Designing a data pipeline

I'm building a geospatial data pipeline with Google Cloud Platform. My exposure to GCP is minimal as I grew up in the AWS world. It's been a breath of fresh air to have a new take on cloud computing.

The Problem

I have a nationwide (continental US) dataset of polygons. The order of magnitude is 10s of millions. My org needs to run complex queries across this dataset, but only after adding key characteristics that are derived from heterogeneous data sources: Shapefiles, GeoTIFF, CSV...to name a few. At scale, I expect the data to be < 100 TB.

Goals

Cheap - compute is on-demand, storage is little to no cost
Fast - Distributed data processing
Idempotent - I can tweak logic and re-run with no worries

Solution

After evaluating a few options from AWS & GCP, I settled on GCP as my cloud provider.
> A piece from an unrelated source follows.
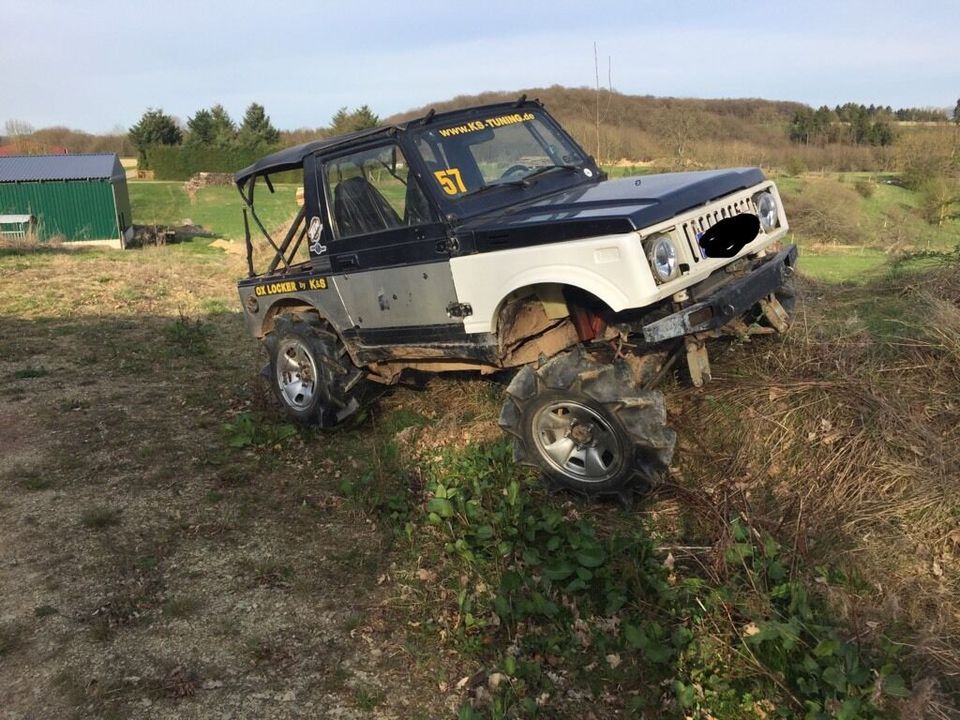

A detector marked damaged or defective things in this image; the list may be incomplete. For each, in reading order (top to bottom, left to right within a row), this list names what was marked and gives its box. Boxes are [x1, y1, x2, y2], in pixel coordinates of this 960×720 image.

damaged off-road vehicle [234, 98, 796, 498]
bent bumper [640, 246, 800, 344]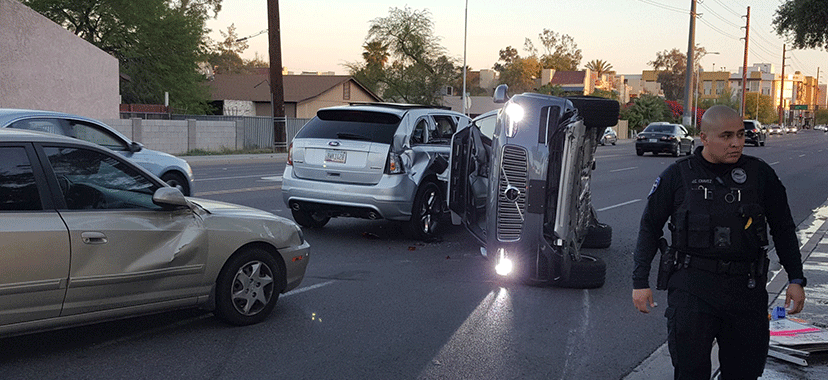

BigQuery is a polished product that enables non-engineer folk to get at the data they need and a pricing model that won't break the bank at a startup. How to get that data into BigQuery? Enter the data pipeline.

Getting data into BigQuery

Upload data source to GCS (equivalent of AWS S3)
Create Apache Beam(s) for ETL processing
Run beam in Google Dataflow

There are a lot of spatial capabilities that Geobeam doesn't support, primarily for raster analysis. I'll add some future highlights once I have that piece of the puzzle worked out.